Stored items:
# # # #
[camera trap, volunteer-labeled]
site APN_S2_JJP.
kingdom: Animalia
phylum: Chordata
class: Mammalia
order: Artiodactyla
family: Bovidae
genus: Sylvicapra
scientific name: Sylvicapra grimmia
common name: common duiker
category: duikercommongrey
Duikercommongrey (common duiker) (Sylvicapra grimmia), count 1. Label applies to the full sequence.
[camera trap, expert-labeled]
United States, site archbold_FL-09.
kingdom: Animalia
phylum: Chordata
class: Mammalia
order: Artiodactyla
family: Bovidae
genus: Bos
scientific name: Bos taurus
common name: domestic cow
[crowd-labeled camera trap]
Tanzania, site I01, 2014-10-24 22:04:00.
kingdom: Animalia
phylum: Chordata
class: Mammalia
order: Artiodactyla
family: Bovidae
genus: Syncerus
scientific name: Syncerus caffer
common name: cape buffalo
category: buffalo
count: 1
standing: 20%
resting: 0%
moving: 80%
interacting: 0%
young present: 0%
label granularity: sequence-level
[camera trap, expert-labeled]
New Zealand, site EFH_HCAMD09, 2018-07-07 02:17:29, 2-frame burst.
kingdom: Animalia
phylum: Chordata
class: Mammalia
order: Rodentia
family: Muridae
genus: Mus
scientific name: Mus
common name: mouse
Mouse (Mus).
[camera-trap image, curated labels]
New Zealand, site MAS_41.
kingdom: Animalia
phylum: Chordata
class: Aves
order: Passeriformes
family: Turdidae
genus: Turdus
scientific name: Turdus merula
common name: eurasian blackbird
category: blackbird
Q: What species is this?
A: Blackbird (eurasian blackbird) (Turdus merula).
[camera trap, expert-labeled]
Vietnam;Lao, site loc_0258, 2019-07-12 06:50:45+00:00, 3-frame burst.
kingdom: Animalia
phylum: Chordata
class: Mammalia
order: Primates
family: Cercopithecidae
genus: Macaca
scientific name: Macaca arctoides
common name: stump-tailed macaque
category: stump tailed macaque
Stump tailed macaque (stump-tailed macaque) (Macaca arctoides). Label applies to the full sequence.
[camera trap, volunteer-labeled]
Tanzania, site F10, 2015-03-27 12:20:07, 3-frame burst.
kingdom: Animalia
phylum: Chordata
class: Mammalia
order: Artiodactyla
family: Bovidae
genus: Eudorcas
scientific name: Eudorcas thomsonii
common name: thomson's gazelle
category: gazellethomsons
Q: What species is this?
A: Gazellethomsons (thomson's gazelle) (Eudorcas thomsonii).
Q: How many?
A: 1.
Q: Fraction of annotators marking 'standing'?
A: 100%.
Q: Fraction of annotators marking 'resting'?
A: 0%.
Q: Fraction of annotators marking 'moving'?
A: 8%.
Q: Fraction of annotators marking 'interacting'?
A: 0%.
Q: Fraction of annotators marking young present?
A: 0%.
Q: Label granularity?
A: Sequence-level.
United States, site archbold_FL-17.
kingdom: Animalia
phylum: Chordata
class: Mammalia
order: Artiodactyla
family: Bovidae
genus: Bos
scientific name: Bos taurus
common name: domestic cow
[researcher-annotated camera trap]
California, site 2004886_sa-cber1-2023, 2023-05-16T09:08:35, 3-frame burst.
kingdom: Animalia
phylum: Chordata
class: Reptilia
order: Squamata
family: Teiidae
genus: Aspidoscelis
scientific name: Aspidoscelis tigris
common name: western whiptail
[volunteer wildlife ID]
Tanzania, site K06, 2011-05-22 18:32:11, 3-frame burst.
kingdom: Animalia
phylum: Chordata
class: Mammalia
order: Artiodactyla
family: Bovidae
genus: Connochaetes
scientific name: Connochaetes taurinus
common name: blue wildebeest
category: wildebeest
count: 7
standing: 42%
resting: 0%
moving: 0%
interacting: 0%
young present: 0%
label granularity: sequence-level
# # # #
Work to be completed:
Each record is to be retyped exactly as it appears.

Answer:
[camera trap, volunteer-labeled]
site APN_S2_JJP.
kingdom: Animalia
phylum: Chordata
class: Mammalia
order: Artiodactyla
family: Bovidae
genus: Sylvicapra
scientific name: Sylvicapra grimmia
common name: common duiker
category: duikercommongrey
Duikercommongrey (common duiker) (Sylvicapra grimmia), count 1. Label applies to the full sequence.
[camera trap, expert-labeled]
United States, site archbold_FL-09.
kingdom: Animalia
phylum: Chordata
class: Mammalia
order: Artiodactyla
family: Bovidae
genus: Bos
scientific name: Bos taurus
common name: domestic cow
[crowd-labeled camera trap]
Tanzania, site I01, 2014-10-24 22:04:00.
kingdom: Animalia
phylum: Chordata
class: Mammalia
order: Artiodactyla
family: Bovidae
genus: Syncerus
scientific name: Syncerus caffer
common name: cape buffalo
category: buffalo
count: 1
standing: 20%
resting: 0%
moving: 80%
interacting: 0%
young present: 0%
label granularity: sequence-level
[camera trap, expert-labeled]
New Zealand, site EFH_HCAMD09, 2018-07-07 02:17:29, 2-frame burst.
kingdom: Animalia
phylum: Chordata
class: Mammalia
order: Rodentia
family: Muridae
genus: Mus
scientific name: Mus
common name: mouse
Mouse (Mus).
[camera-trap image, curated labels]
New Zealand, site MAS_41.
kingdom: Animalia
phylum: Chordata
class: Aves
order: Passeriformes
family: Turdidae
genus: Turdus
scientific name: Turdus merula
common name: eurasian blackbird
category: blackbird
Q: What species is this?
A: Blackbird (eurasian blackbird) (Turdus merula).
[camera trap, expert-labeled]
Vietnam;Lao, site loc_0258, 2019-07-12 06:50:45+00:00, 3-frame burst.
kingdom: Animalia
phylum: Chordata
class: Mammalia
order: Primates
family: Cercopithecidae
genus: Macaca
scientific name: Macaca arctoides
common name: stump-tailed macaque
category: stump tailed macaque
Stump tailed macaque (stump-tailed macaque) (Macaca arctoides). Label applies to the full sequence.
[camera trap, volunteer-labeled]
Tanzania, site F10, 2015-03-27 12:20:07, 3-frame burst.
kingdom: Animalia
phylum: Chordata
class: Mammalia
order: Artiodactyla
family: Bovidae
genus: Eudorcas
scientific name: Eudorcas thomsonii
common name: thomson's gazelle
category: gazellethomsons
Q: What species is this?
A: Gazellethomsons (thomson's gazelle) (Eudorcas thomsonii).
Q: How many?
A: 1.
Q: Fraction of annotators marking 'standing'?
A: 100%.
Q: Fraction of annotators marking 'resting'?
A: 0%.
Q: Fraction of annotators marking 'moving'?
A: 8%.
Q: Fraction of annotators marking 'interacting'?
A: 0%.
Q: Fraction of annotators marking young present?
A: 0%.
Q: Label granularity?
A: Sequence-level.
United States, site archbold_FL-17.
kingdom: Animalia
phylum: Chordata
class: Mammalia
order: Artiodactyla
family: Bovidae
genus: Bos
scientific name: Bos taurus
common name: domestic cow
[researcher-annotated camera trap]
California, site 2004886_sa-cber1-2023, 2023-05-16T09:08:35, 3-frame burst.
kingdom: Animalia
phylum: Chordata
class: Reptilia
order: Squamata
family: Teiidae
genus: Aspidoscelis
scientific name: Aspidoscelis tigris
common name: western whiptail
[volunteer wildlife ID]
Tanzania, site K06, 2011-05-22 18:32:11, 3-frame burst.
kingdom: Animalia
phylum: Chordata
class: Mammalia
order: Artiodactyla
family: Bovidae
genus: Connochaetes
scientific name: Connochaetes taurinus
common name: blue wildebeest
category: wildebeest
count: 7
standing: 42%
resting: 0%
moving: 0%
interacting: 0%
young present: 0%
label granularity: sequence-level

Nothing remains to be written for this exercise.